Let $n \geq 2$ and $k_i, \alpha_i \in \mathbb{R}_+$ for $i \in \{1, ..., n\}$
$$ G: \mathbb{R}_+^n \to \mathbb{R}, x \mapsto G(x) = \prod_{i=1}^n x_i^{\alpha_i} - \sum_{i=1}^n k_i x_i $$ If $\sum_{i=1}^n \alpha_i > 1$, show $G$ neither has a global nor a local extremum.
I don't have a clue on how to prove this. Can anyone help out?

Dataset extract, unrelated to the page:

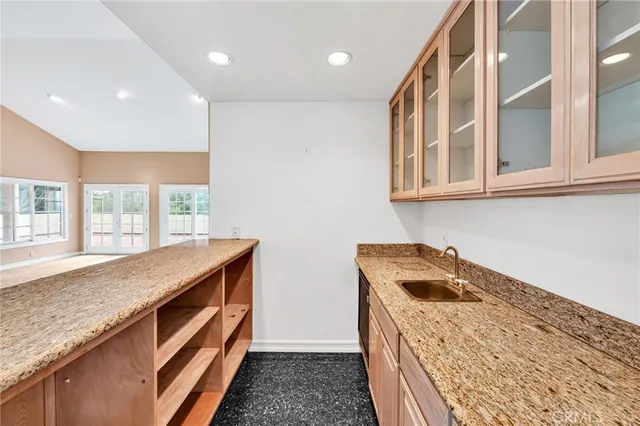 a view of a bedroom with wooden floor and windows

$G(x_1,...x_n)=\prod_{i=1}^n x_i^{\alpha_i} - \sum_{i=1}^n k_i x_i$, so $G_{x_j}=\alpha_jx_j^{\alpha_j-1}\prod_{i\ne j}x_i^{\alpha_i}-k_j$.
If G has a local extremum, then at the point where the extreme occurs, $G_{x_j}=0 \;\forall j$. Therefore $\alpha_jx_j^{\alpha_j-1}\prod_{i\ne j}x_i^{\alpha_i}=k_j$ or $G(x_1,...x_n)\alpha_j=k_jx_j$, which implies $G_{x_j}=\dfrac{k_j}{\alpha_j}$. Clearly, this expression is never 0, and hence G doesn't have a local extremum. Since G doesn't have a local extremum, it doesn't have a global extremum either. In fact, $G_{x_j}\gt 0 \; \forall j$ tells us that if we fix all the other variables and only let one variable, say $x_j$, vary, then the value of G will increase monotonically in $x_j$.